Although the Dragon consists only of very faint stars which meander around the celestial pole, it is one of the oldest and largest constellations. Previously, also the stars of the Little Dipper were part of the Dragon – in Mesopotamia they symbolized the wings of the dragon. In some Mesopotamian depictions the dragon drew a chariot (the Big Dipper) that belonged to the sky god Enlil. The dragon contains a number of galaxies which unfortunately are all too faint for binoculars.
α Draconis (Thuban) was our pole star 5,000 years ago – in the year 2830 BC, the celestial pole was only 10 arc minutes away from the 3.6m bright star. Due to the precession of the Earth‘s axis the celestial pole is now close to the brighter Polaris. Thuban is a 309 light-years distant single star and easy to find between the star pair Mizar and Alcor in the Big Dipper and the box of stars of the Little Dipper.

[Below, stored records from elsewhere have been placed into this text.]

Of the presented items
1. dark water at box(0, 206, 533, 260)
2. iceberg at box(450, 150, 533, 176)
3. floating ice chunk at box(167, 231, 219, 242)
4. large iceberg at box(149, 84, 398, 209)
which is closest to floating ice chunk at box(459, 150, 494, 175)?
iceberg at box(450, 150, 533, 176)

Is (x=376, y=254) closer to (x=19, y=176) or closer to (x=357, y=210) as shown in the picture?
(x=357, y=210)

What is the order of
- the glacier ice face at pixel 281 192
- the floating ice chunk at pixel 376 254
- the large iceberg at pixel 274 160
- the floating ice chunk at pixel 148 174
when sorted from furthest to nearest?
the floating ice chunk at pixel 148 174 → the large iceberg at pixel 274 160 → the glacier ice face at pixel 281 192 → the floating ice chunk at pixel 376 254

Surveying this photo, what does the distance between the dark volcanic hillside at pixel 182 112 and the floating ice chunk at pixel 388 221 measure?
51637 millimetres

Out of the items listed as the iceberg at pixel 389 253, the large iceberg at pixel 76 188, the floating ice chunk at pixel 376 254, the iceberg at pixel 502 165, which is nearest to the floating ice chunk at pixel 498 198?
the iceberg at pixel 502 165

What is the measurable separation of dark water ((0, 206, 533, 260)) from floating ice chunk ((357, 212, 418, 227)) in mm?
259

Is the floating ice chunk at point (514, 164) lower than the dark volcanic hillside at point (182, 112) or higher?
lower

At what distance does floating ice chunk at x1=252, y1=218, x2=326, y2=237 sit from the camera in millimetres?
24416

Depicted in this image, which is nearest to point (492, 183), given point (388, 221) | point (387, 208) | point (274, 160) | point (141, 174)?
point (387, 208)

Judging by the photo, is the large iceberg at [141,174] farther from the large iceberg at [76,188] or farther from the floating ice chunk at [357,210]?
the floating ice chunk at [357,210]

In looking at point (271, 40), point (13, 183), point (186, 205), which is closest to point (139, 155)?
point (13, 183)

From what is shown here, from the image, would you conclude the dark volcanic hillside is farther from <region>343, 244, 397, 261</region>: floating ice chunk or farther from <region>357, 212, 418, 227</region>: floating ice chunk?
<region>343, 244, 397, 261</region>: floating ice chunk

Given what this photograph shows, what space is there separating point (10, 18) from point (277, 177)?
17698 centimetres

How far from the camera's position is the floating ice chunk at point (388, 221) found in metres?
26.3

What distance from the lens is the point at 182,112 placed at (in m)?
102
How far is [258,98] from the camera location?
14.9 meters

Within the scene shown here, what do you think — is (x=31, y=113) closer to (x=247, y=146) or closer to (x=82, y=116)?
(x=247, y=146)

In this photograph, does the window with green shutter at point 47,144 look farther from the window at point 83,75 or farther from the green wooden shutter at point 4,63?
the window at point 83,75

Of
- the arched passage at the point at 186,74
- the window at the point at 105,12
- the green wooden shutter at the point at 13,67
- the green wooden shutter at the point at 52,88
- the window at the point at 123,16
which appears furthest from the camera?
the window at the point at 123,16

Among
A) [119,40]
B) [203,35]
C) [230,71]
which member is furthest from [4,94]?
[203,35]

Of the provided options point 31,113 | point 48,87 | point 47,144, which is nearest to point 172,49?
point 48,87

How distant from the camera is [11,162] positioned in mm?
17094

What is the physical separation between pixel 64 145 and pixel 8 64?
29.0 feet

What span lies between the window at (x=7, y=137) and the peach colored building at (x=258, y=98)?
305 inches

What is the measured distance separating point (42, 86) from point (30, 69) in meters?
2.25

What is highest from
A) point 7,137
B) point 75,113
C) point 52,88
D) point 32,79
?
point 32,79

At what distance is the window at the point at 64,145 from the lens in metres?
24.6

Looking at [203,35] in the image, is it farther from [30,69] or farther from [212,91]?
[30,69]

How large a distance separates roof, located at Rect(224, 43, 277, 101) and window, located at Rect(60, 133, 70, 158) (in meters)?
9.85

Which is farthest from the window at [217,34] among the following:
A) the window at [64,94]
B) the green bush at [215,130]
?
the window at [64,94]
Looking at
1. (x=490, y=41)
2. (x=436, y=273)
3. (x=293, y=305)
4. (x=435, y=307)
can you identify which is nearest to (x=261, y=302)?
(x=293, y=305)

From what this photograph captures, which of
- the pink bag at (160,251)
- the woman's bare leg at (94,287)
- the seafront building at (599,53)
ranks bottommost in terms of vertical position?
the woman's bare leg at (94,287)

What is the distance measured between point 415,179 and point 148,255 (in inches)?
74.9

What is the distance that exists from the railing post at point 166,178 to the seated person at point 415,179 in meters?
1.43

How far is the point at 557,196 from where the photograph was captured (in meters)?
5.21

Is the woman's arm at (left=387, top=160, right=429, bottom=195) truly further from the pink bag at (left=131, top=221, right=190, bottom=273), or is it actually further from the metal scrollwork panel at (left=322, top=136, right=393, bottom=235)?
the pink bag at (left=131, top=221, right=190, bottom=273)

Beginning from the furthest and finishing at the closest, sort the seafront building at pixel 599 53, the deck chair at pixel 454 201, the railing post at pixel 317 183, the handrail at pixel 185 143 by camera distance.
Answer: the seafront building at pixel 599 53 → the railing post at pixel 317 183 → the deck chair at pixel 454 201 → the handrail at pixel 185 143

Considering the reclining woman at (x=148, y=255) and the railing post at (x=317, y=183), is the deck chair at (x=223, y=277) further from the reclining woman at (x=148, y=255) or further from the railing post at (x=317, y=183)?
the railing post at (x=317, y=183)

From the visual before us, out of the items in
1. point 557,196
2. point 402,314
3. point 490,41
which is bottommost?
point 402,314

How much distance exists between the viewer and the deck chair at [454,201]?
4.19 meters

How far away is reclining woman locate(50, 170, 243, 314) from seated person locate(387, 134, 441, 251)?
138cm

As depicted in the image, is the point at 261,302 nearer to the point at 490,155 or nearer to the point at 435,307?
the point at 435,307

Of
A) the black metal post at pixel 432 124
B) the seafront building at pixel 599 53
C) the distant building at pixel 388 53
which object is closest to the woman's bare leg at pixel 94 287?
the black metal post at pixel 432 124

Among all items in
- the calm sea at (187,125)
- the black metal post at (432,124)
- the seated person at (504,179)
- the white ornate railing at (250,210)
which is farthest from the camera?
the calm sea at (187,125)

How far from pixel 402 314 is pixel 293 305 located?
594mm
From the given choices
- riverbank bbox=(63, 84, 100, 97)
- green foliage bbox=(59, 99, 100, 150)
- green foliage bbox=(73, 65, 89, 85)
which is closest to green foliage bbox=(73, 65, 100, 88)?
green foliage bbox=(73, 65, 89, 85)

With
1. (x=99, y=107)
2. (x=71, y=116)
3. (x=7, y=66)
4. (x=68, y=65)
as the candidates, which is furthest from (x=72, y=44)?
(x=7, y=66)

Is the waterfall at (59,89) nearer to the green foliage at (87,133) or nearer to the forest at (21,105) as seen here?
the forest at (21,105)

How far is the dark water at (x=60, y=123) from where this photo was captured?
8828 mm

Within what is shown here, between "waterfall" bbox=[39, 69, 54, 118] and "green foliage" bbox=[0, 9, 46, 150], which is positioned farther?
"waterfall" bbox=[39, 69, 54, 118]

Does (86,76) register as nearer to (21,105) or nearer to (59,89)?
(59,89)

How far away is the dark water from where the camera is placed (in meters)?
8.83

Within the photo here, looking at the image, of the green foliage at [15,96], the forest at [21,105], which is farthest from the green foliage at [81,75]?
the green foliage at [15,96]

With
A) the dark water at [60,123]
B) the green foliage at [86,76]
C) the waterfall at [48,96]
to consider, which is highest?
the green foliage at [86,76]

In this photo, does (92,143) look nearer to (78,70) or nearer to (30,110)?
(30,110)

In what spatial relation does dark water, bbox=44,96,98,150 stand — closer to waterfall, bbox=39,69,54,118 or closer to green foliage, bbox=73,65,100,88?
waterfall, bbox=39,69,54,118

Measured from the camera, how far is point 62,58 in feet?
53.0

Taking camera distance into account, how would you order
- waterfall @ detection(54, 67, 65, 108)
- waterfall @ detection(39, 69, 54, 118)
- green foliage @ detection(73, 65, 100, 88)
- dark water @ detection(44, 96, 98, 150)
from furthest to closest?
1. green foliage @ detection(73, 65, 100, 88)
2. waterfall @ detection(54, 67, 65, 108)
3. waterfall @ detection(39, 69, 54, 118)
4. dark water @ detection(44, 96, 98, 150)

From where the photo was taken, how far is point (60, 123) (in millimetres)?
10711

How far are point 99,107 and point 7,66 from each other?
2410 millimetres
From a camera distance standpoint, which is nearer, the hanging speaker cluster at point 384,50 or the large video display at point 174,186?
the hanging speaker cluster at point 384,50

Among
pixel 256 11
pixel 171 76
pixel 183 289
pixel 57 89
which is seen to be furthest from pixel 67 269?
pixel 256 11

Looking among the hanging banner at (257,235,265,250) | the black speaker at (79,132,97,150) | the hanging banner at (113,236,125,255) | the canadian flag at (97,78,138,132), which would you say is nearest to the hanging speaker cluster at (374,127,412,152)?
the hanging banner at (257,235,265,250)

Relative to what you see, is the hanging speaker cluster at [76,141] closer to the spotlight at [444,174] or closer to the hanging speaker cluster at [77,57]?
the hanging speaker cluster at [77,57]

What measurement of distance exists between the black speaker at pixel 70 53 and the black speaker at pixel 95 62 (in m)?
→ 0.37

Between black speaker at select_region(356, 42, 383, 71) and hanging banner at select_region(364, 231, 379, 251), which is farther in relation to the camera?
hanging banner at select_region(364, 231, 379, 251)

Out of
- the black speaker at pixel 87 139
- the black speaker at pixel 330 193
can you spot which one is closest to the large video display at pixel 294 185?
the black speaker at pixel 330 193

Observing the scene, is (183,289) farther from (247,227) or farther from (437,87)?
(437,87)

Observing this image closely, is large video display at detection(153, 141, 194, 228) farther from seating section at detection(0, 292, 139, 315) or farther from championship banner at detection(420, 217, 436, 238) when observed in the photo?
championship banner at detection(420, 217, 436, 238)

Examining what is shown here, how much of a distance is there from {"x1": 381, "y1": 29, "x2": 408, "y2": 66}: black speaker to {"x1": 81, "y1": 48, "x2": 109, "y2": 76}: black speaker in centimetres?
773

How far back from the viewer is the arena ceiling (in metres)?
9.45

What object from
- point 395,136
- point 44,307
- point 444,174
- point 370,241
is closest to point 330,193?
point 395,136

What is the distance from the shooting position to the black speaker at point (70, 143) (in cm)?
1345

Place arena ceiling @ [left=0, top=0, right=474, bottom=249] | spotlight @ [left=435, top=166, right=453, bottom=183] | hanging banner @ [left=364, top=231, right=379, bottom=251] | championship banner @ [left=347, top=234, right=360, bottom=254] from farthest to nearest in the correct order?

ν Draconis or Kuma is not only considered one of the most beautiful double stars for binoculars, it also depicts the Head of the Dragon together with β, γ and ξ Draconis. Kuma is a 100 light-years distant binary star of two pure white, 4.9m bright stars. They are separated by 62 seconds of arc from each other, which corresponds to 2,280 AU. Since 1833 their position has not changed, still they are thought to be a physical double star.
1.5 arc minutes separate the two stars 16 and 17 Draconis. Nevertheless, this wide pair of stars forms a physical double star – at least they are moving at the same speed in the same direction. The two stars are 5.4 and 5.5m bright. The somewhat brighter star is 17 Draconis. It has an additional 6.4m bright companion, but this one cannot be resolved in binoculars. 400 light-years separate us from this star system.
The Cat‘s Eye Nebula NGC 6543 is an 18 arcseconds large planetary nebula which can be found as a greenish or bluish star between δ and ζ Draconis. Binoculars only show an 8.8m bright star. The 3,000 light-years distant nebula arose around 1,000 years ago and has a diameter of 20,000 AE. In its vicinity is the pole of the ecliptic, so that it is also in the center of the circle which the northern celestial pole describes in the course of 25,850 years.